> **Selected passage**
United tells employees to brace for job cuts
United Airlines has cut its flight schedule by 90 percent in May and expects similar cuts for June as a result of the Covid-19 pandemic. United also warned that travel demand that is now essentially at zero shows no sign of improving in the near term making job cuts likely. United CEO Oscar Munoz and President Scott Kirby told staff in a letter.
The airline flew less than 200,000 people in the first two weeks of April, a 97 percent drop from the more than 6 million people it flew during the same time in 2019, according to the memo. United also expects to fly fewer people during the month of May than it did on a single day in May of last year, the letter adds.
"The historically severe economic impact of this crisis means even when travel demand starts to inch back, it likely will not bounce back quickly. We believe that the health concerns about COVID-19 are likely to linger which means even when social distancing measures are relaxed, and businesses and schools start to reopen, life won't necessarily return to normal," they said.

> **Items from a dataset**
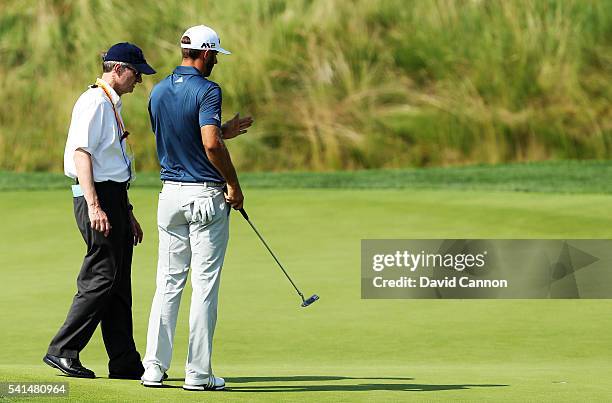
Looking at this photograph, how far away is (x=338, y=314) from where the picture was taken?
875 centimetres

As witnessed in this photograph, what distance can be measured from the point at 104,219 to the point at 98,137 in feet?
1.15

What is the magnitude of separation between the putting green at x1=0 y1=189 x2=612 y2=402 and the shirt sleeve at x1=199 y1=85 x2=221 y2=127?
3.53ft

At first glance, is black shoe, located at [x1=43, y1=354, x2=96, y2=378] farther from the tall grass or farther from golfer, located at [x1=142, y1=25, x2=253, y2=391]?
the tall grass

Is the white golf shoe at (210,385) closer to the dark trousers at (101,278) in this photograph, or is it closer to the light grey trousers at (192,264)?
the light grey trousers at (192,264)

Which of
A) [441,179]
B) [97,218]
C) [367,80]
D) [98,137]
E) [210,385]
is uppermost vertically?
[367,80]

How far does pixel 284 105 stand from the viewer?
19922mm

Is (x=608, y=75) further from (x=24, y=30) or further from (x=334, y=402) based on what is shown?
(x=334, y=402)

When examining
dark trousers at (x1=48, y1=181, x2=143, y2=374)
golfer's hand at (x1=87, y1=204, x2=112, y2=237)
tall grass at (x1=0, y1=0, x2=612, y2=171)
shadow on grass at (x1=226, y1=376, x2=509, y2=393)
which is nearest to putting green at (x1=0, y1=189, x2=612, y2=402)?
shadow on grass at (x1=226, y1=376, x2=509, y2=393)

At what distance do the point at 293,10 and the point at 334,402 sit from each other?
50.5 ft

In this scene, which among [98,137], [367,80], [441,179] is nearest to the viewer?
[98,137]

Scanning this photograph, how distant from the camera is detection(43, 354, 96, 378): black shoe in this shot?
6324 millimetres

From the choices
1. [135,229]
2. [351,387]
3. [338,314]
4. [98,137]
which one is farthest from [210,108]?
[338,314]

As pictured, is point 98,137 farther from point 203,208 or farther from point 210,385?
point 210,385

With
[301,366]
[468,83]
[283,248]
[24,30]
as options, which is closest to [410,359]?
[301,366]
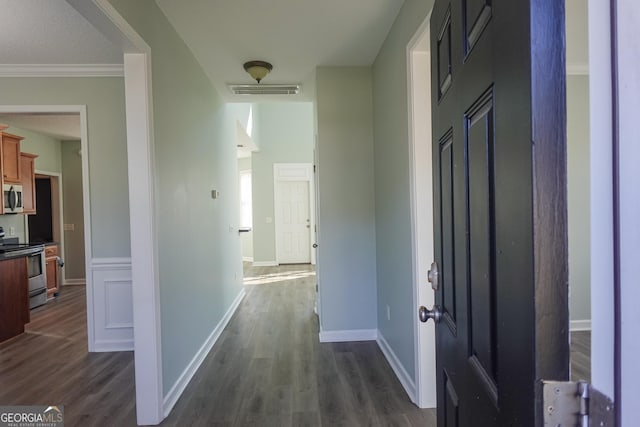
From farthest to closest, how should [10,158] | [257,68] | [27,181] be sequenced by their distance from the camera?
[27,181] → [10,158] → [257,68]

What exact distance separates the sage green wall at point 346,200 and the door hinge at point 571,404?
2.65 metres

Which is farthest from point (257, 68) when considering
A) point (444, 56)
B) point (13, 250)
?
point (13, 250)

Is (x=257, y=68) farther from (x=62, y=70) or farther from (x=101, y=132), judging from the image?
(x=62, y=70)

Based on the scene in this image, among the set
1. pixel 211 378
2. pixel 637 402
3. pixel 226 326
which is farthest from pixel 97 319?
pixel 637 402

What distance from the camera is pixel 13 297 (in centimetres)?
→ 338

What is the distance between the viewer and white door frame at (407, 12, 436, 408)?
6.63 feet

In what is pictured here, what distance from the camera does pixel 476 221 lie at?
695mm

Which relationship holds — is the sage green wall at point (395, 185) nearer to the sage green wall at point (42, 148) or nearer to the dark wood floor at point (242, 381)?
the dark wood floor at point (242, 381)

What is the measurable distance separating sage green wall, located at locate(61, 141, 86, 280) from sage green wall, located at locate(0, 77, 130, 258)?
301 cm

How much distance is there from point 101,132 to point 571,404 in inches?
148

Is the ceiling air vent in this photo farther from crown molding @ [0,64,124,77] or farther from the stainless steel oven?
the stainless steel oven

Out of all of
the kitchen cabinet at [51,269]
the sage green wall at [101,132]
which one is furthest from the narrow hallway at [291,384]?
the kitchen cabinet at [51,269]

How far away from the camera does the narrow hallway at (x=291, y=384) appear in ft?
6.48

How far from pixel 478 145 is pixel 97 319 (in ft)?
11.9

> **Problem statement**
In the article about United Airlines warning of job cuts, quote the part that opens with the words containing "The airline flew" and closes with "the letter adds.".

> **Written response**
The airline flew less than 200,000 people in the first two weeks of April, a 97 percent drop from the more than 6 million people it flew during the same time in 2019, according to the memo. United also expects to fly fewer people during the month of May than it did on a single day in May of last year, the letter adds.